I have an image of a solid-black graphic with anti-aliased edges on a shaded-red background, and an image of the background without the graphic, and I want to recover an image of the graphic without the background. My goal is a solid-black layer with a layer mask that reproduces the original graphic as an all-black image with an Alpha channel.
I can calculate the necessary darkness value K for each pixel of the layer mask with the equation K = round(100 (1 - (C_{BG} - C_{out}) / C_{BG})). However, doing this for each pixel one at a time would be incredibly tedious. Is this something that can be automated with a script?

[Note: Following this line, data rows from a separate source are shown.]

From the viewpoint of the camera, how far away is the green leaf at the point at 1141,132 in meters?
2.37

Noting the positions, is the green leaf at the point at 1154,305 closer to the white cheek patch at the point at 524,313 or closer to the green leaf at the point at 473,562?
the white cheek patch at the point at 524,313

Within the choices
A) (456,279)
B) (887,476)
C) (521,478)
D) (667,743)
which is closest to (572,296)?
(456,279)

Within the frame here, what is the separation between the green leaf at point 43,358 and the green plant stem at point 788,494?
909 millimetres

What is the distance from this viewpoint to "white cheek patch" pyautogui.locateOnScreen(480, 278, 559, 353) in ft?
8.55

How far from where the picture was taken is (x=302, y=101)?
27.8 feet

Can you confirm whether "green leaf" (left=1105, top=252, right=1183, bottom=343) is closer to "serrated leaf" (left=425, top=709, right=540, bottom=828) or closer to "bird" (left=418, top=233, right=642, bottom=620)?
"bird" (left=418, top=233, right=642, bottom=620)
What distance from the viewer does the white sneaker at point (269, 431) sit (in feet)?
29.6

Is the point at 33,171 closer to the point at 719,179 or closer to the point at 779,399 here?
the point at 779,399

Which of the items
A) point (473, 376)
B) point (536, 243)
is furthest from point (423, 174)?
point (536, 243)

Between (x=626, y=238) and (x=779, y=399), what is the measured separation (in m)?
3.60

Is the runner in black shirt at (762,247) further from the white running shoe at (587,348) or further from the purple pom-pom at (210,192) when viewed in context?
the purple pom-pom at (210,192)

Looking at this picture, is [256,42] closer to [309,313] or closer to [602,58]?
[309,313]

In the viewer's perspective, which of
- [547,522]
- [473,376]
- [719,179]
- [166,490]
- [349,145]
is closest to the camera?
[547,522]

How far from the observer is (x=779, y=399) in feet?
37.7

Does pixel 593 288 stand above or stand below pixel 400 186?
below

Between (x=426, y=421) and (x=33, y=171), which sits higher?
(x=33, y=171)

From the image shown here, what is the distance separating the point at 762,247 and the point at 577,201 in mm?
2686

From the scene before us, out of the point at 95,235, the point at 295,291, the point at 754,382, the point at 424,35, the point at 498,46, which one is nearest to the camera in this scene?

I have a Photoshop file with the graphic-and-background as Layer 1, the background-without-graphic as Layer 2, and a solid-black layer with a layer mask as Layer 3. I want to have a script that:
- looks at one pixel in the image,
- reads the color of that pixel on Layer 1 and sets that as the variable C_{BG},
- reads the color of that pixel on Layer 2 and sets that as the variable C_{out},
- calculates the variable K = round(100 (1 - (C_{BG} - C_{out}) / C_{BG})),
- sets the darkness value K of that pixel on the layer mask of Layer 3, and
- moves to the next pixel in the image
until it has covered all the pixels.
I know Photoshop supports scripts, but I've never used any, so I don't know how to go about setting one up, or if it's even possible to achieve my goal here.